Suddenly, I found myself in a second stampede. Hundreds, including police and emergency workers, began running up West Street. The officers shouted, “Move! Now! Go north! Major gas leaks downtown!” Simultaneously, a high-speed caravan of what must have been more than 50 ambulances and paramedic vehicles burst out of the dust in a single-file race to clear the area. The sirens were deafening.

When evening came, Lower Manhattan looked even more like a war zone. Huge generator trucks, cranes, and earth-moving machines, waiting to be called into service, lined larger streets as far north as Houston. They reminded me of the maneuvers I had seen in southern Germany before Reunification, when lumbering tanks moved through peacetime streets. ConEdison trucks were parked under gigantic floodlights, illuminating utility workers as they popped in and out of underground holes like oversized ants. Police, quietly reassuring residents and answering questions with genuine patience and respect, gathered at every intersection. Before climbing the stairs to my apartment, I looked to the sky where the towers had always shined in the night sky. Only a devastating emptiness defined the space, glowing in the distance from yet new fires.

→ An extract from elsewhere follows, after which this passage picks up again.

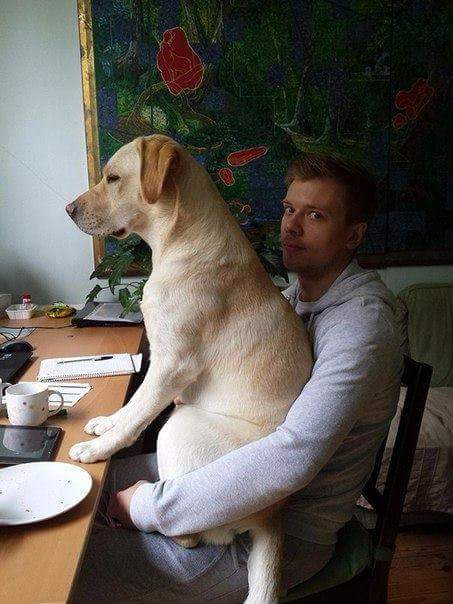 dog-on-lap-at-dinner-table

Now, 36 hours later, my apartment on Thompson Street is filled with foul smoke. The windows are closed, but the smell seeps in through the chinks in my old building. Everything south of 14th Street is shuttered. The streets are blocked. Police barriers guard nearly every crossing. Small cafés serve as community hangouts where both neighbors and strangers connect, swapping stories and information. Every bar’s television is tuned to CNN. Residents without cable have little reception. Many cell phone and television channels, routed through the now-fallen Twin Tower transmitters, don’t function. Normal phone circuits are overloaded. I cannot easily call out.

Despite the stress, the shared sense here is that New Yorkers are truly pulling together in this brief time (which seems a lifetime). Stories of small and large acts of kindness abound. Volunteers pour in to help with every aspect of the relief effort. Letters to the missing and pictures of loved ones, creating impromptu, moving memorials, appear everywhere. Small groups of strangers openly pray together. The city’s (and country’s) response to this catastrophe, despite the confusion and initial pandemonium, is, for the most part, orderly and effective. Even with gaps in commerce and travel and in the midst of national grief, Uncle Sam stands. I have unearthed one treasure in this disaster: a new appreciation of the Rule of Law. I thank God I live in such a country.

The tragedy moves me to consider who I am (and who we are as a people) and what, in spite of recent losses, I have taken for granted: my family and friends, my calling, my health, my safety-and I stand with those who lost these things yesterday. Even though I am an eyewitness, I cannot begin to comprehend what has taken place here. I know only this-that the reason “Amazing Grace” is being sung here so often is not just because it’s a catchy tune.